Chiffrey smiled, cocked his head to one side, and looked at her. “Now it’s time for practicalities. We don’t have the option of using the ROVs any more without being resupplied again and that takes time and carries risks. We feel the next step is your minisub. The Bluedrop.”
“Forget it!” Penny yelled, then brought her voice down. “That doesn’t make any sense, after all the stuff you’ve been saying about how this might be hostile.”
“The clock is running, is why,” Chiffrey said. “I made a strong case to my people that we needed more time, but the decision was to go ahead. There is an urgency about this, and they don’t see us making any progress.”
“Things take time,” she said. “And bees sting. Remember?”
“Time, yes, but we may be running out of it.”
“You keep saying that, but why?” she asked. “I don’t see the urgency.”
“Let’s watch some of the video from the Honey Pot again, and I’ll show you. Think I can get this running if I can find it. Here it comes.”
They watched the several minutes of video again. The swirling light was dazzling, the colors all over the spectrum. Penny was sure the sound had overwhelmed the microphone in the same way a large waterfall can. It must have been deafening. When the playback was over, Chiffrey stood pointedly in front of the monitor.

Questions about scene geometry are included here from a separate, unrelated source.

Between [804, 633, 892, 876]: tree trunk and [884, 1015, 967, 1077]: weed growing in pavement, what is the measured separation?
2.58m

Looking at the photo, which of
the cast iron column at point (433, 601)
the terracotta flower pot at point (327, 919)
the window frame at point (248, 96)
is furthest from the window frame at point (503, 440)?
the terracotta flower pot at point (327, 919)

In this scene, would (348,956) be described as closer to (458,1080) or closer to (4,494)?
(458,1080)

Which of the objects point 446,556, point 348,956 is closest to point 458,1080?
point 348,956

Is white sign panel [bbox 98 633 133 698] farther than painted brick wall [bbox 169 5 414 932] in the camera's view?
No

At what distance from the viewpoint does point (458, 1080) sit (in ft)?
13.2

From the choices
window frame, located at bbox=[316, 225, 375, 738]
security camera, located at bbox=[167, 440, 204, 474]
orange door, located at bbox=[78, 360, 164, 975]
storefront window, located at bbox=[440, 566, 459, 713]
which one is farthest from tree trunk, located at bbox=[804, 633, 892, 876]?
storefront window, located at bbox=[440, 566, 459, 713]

“Our first assumption was that this was either some kind of natural phenomenon or an accident. Now we don’t think so. We’ve had warships disabled without a fight. Wait. Hear me out, please. Picture that capability, and add to it the kind of power we just saw in the video. From what my science team tells me, there was an unimaginable amount of energy being expended. They can’t say how, but I wasn’t happy when I heard ‘beyond nuclear.’ And yes, the possibility exists that this power could be directed. ‘Vectored’ was the word used by one of the best theoretical physicists in the world. Do you understand the implications of that? I’m not saying that I believe that is about to happen, but the results would be horrendous if that force were directed at a city. My point is that we have no idea how to protect against it. I’m sorry, but this is no longer just the pursuit of knowledge. It’s a matter of national defense. Maybe even our survival as a species.”

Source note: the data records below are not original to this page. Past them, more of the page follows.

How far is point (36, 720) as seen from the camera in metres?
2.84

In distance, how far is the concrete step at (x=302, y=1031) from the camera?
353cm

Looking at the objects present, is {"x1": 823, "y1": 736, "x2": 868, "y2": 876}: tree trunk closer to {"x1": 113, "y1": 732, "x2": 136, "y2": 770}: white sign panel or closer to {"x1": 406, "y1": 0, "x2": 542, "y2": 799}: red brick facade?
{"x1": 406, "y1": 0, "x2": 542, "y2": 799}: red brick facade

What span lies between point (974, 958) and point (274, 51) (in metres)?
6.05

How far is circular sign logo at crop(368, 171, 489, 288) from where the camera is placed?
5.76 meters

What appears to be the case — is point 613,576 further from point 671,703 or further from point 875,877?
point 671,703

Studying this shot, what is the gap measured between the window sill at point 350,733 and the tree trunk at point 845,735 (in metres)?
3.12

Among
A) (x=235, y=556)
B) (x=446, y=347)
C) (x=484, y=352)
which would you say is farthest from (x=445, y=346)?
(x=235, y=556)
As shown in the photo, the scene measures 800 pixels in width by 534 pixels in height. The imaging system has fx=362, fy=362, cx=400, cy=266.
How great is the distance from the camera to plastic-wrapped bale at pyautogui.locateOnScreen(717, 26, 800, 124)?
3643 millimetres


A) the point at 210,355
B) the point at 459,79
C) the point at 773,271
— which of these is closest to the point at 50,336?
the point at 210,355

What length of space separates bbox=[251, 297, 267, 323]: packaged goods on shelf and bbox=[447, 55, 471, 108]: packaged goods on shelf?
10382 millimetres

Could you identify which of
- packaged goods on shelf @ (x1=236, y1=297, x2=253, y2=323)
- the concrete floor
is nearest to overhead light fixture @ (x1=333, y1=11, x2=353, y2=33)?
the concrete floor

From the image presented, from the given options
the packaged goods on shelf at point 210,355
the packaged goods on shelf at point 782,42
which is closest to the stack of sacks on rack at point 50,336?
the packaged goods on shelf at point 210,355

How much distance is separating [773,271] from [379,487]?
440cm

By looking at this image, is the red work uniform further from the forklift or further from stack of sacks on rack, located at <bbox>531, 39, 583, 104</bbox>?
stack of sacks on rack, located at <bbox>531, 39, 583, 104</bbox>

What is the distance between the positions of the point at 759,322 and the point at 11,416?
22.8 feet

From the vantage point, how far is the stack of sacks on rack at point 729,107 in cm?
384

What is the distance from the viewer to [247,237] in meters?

Her father shook his head. “What we saw in this video is certainly powerful, I’ll grant you, but I saw nothing hostile.”
“We are playing with fire. Real fire.” Chiffrey tapped the monitor screen. “You saw it.”

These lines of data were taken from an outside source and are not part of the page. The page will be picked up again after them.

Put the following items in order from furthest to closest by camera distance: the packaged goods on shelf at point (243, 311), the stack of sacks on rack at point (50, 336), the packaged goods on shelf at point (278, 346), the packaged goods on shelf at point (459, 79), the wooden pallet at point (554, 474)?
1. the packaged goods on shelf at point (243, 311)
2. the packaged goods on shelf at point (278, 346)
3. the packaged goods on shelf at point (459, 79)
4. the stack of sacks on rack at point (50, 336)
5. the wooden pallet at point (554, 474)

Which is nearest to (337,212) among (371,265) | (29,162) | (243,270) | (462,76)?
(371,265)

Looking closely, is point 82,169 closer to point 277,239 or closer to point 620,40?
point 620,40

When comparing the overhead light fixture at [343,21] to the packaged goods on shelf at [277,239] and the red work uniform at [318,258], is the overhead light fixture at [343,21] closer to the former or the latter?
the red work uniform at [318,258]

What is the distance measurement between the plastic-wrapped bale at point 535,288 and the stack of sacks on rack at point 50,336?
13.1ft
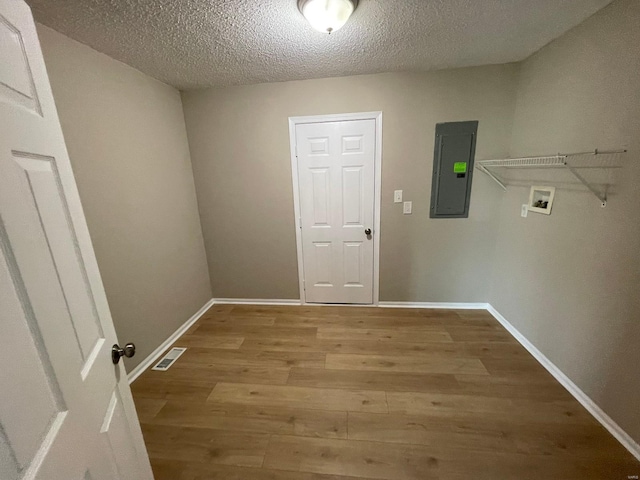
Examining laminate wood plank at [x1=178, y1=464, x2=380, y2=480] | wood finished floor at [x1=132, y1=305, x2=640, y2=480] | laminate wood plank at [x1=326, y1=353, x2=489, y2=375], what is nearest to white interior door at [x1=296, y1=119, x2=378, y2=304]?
wood finished floor at [x1=132, y1=305, x2=640, y2=480]

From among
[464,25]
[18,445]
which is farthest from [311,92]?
[18,445]

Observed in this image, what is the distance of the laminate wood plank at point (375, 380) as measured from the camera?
177 cm

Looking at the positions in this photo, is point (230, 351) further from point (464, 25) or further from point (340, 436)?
point (464, 25)

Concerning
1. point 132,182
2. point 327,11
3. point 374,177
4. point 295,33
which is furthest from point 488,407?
point 132,182

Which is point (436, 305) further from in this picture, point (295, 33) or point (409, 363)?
point (295, 33)

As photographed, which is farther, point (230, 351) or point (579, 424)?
point (230, 351)

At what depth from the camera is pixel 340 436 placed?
4.77ft

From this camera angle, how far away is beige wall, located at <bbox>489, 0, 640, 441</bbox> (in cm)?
135

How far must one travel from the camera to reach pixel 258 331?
250cm

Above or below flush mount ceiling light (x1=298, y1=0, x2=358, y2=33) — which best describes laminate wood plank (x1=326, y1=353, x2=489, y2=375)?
below

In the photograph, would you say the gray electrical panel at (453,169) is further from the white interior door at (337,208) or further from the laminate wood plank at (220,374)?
the laminate wood plank at (220,374)

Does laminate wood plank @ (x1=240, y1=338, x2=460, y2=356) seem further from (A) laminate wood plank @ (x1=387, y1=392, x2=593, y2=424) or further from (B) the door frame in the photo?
(B) the door frame

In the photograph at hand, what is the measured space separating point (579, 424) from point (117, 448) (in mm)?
2376

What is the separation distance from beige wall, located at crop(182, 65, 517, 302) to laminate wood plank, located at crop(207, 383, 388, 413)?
1.26 metres
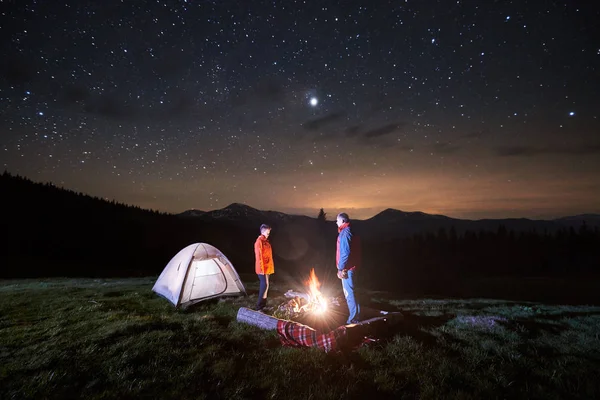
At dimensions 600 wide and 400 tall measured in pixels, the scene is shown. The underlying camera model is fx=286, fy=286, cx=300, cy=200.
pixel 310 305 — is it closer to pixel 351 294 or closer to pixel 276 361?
pixel 351 294

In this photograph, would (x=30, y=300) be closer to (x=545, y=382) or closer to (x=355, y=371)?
(x=355, y=371)

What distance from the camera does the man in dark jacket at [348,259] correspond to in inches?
310

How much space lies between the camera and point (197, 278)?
12.0 m

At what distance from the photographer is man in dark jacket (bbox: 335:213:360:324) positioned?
25.8 ft

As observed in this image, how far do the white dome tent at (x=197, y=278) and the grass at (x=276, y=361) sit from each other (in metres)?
2.32

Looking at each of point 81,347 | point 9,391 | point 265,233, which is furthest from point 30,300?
point 265,233

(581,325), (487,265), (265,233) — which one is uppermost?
(265,233)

“Then why the hurry to jump down its throat?” Penny asked.
“Because waiting may be even more risky. They’ll give us more time and any resources we need, if we go down in the Bluedrop.”
“Blackmail.”
“No, it’s not,” Chiffrey said. “They are giving us a carrot and a stick. I’ll go with the carrot, because I believe we have the best shot at getting to the heart of this, and we’ll lose that chance with the stick, because they’ll be the ones carrying it. If the heavy guns are called into action, and that’s not just a metaphor, they might make it hostile, just as you feared. We have a responsibility here. A window is open for us, but we have a few days at best.”
“I suggest we let this all sink in a bit,” her father said, “and resume our discussion later.”
Penny looked at him. “‘Sink’ is exactly what I’m afraid of, if we rush this.”